-2

I am having difficulty with writing a script in R.

What I am trying to get is:

  • I have a list of Product Codes and Product Descriptions. What I am trying to get is the view in table 2 with MinPercentile >=0.95, MinPercentile >=0.80 and MinPercentile >=0.60 columns filled in. The rule for MinPercentile >=0.95 is:

if the value in the Percentile column is greater or equals to 0.95, and this value is the closest to 0.95 at the same time (so if there were two values say 0.98 and 0.99 then I would be interested in 0.98 since it is closer to 0.95) then bring in the invoice price appearing for that value for tat prodcode to column MinPercentile >=0.95. So looking at the table one 4.19 is the invoice price for the percentile 0.956 which is the closest to 0.95.

The same rule applies to other two columns though only the value criteria are different, we are looking at >= 0.80 and >= 0.60 and again need to bring the invoice price for the closest to 0.60 and 0.80 percentile values into my MinPercentile >=0.80 and MinPercentile >=0.60 columns.

Ideally I am looking to create Table 2 at the product code level that is a summary of table 1, meeting described by me criteria.
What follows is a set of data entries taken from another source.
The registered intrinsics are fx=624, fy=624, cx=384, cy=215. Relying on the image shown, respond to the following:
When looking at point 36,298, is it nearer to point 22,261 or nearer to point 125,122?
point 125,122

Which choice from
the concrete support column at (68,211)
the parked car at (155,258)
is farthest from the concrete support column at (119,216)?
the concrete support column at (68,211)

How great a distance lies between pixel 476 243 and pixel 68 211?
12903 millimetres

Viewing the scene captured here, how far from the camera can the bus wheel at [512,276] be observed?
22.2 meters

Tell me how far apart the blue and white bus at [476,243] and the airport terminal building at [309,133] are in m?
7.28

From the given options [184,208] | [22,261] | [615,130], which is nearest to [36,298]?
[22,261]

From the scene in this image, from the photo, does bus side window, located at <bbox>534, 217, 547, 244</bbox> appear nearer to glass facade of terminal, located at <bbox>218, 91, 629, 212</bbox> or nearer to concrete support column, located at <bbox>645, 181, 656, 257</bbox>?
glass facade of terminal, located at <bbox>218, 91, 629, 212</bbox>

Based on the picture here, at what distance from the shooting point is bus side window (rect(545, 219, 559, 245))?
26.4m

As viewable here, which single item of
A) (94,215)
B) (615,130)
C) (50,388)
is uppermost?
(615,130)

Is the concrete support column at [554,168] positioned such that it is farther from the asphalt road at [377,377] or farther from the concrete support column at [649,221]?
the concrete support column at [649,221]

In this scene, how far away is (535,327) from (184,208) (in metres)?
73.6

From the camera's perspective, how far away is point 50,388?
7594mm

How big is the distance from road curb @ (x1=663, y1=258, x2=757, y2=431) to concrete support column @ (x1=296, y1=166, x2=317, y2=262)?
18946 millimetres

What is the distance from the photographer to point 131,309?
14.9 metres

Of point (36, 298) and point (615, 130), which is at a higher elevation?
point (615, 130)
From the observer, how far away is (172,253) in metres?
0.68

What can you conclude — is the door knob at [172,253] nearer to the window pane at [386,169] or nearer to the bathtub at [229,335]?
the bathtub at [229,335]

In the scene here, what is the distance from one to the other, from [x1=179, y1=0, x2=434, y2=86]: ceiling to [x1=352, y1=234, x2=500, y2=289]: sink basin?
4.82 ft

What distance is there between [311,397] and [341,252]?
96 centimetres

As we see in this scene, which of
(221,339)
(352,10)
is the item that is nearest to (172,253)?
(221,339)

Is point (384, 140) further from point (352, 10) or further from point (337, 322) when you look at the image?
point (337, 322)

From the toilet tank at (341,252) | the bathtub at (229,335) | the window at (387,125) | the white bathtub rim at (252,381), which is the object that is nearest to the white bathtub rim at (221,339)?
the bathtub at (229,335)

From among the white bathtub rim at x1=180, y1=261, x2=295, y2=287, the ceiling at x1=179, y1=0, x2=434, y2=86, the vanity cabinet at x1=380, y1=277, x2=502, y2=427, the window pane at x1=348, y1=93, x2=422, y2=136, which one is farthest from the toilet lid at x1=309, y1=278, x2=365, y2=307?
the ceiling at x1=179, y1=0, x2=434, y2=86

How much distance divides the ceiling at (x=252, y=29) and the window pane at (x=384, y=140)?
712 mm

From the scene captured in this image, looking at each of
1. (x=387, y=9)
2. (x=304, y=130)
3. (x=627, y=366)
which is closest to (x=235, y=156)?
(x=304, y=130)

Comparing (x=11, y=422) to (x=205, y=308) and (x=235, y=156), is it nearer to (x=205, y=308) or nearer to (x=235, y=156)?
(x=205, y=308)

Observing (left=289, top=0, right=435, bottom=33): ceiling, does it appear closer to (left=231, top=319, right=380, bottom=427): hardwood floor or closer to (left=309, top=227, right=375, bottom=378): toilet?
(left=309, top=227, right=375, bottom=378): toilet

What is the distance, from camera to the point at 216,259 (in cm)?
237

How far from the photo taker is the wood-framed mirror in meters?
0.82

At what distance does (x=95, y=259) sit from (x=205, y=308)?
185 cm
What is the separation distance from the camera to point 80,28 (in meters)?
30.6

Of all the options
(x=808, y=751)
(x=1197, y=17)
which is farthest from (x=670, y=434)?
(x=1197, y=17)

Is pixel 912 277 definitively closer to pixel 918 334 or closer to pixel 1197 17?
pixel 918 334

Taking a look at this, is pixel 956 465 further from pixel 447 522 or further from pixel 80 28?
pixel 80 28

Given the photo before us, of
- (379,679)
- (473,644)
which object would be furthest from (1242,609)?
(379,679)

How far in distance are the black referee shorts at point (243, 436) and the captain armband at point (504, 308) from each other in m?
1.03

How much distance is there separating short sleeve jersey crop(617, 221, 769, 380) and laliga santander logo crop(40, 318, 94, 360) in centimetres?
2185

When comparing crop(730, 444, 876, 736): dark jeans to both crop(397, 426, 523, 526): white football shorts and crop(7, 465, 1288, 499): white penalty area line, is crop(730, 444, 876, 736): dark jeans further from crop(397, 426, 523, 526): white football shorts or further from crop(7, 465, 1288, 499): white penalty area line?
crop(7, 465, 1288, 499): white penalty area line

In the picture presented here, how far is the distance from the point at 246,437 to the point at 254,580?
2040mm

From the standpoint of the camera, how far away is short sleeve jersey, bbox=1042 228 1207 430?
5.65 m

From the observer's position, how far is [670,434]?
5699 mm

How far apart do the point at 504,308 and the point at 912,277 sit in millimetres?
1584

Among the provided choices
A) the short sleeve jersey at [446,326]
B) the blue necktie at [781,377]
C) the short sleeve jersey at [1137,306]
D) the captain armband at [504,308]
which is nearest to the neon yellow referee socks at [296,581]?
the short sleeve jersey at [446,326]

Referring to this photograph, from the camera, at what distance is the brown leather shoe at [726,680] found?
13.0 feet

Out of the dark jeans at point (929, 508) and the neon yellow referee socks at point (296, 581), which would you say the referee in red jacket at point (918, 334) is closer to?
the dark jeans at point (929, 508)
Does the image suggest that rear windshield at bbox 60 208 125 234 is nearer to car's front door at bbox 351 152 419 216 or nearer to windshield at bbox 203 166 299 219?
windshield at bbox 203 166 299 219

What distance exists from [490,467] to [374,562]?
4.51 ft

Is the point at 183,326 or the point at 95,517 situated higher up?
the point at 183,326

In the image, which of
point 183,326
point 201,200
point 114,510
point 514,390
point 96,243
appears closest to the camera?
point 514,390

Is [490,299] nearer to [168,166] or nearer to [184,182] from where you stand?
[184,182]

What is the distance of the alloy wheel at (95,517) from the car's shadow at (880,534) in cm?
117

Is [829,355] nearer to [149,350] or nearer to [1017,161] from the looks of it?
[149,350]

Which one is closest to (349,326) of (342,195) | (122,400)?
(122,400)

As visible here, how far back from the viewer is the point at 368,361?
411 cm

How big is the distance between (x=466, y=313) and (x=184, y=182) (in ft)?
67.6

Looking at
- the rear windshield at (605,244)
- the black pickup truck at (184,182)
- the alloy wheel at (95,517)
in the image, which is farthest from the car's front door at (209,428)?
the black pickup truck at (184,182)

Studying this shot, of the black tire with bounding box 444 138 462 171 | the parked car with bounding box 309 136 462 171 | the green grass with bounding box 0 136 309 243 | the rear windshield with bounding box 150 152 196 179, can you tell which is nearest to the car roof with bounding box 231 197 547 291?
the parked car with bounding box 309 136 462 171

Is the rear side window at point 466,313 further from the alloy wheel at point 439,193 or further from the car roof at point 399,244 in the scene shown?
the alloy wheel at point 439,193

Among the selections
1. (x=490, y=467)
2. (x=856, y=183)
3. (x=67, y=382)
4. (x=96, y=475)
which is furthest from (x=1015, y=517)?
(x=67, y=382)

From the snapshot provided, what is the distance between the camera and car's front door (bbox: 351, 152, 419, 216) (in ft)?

I hope it makes sense. I would really appreciate help with that.

Appreciate your effort.

enter image description here

  • Why is this tagged javascript? – Axeman Feb 06 '17 at 11:57
  • Also, please read the info about [how to ask a good question](http://stackoverflow.com/help/how-to-ask) and how to give a [reproducible example](http://stackoverflow.com/questions/5963269). This will make it much easier for others to help you. Giving data as an image is not very helpful, since no-one is going to type that in manually. In addition, please show what you have tried so far, and why it is going wrong. – Axeman Feb 06 '17 at 11:59
  • `dat <- data.frame(prod = c(rep('A', 9), rep('B', 3)), perc = c(.1, .2, .3, .36, .61, .8, .946, .956, .97, .3, .81, .98), price = runif(12, min = 2, max = 4)) ` – GGamba Feb 06 '17 at 13:14

1 Answers1

0

With dplyr and tidyr:

dat <- data.frame(prod = c(rep('A', 9), rep('B', 3)), 
                  perc = c(.1, .2, .3, .36, .61, .8, .946, .956, .97, .3, .81, .98), 
                  price = runif(12, min = 2, max = 4))   

dat %>% 
    # Group by product and percentile range
    group_by(prod, 
             group = cut(perc, 
                         breaks = c(.6, .8, .95, 1), 
                         labels = c('Perc6', 'Perc8', 'Perc95')
                        )
    ) %>% 
    # Make sure percentile are sorted in each group
    arrange(perc) %>% 
    # Take just the first
    slice(1) %>% 
    # Drop percentile column
    select(-perc) %>%
    # Format as desired 
    spread(group, price)

Source: local data frame [2 x 5]
Groups: prod [2]

    prod    Perc6    Perc8   Perc95   `<NA>`
* <fctr>    <dbl>    <dbl>    <dbl>    <dbl>
1      A 2.633812 2.020161 3.505599 2.067004
2      B       NA 2.709279 2.126438 3.586837

Pls note that it does not achieve exactly what you asked as it will divide the percentiles in 'hard' groups. E.g.: For Product B, Perc>=.6 will be NA, as there are no records between .6 and .8, it will only fill the Perc>=.8. It will also have a 'NA' where it lists the value of the lowest percentile.. You can drop it.
There are probably better and more efficient ways to do this, that's the first thing that came to mind.

GGamba
  • 13,140
  • 3
  • 38
  • 47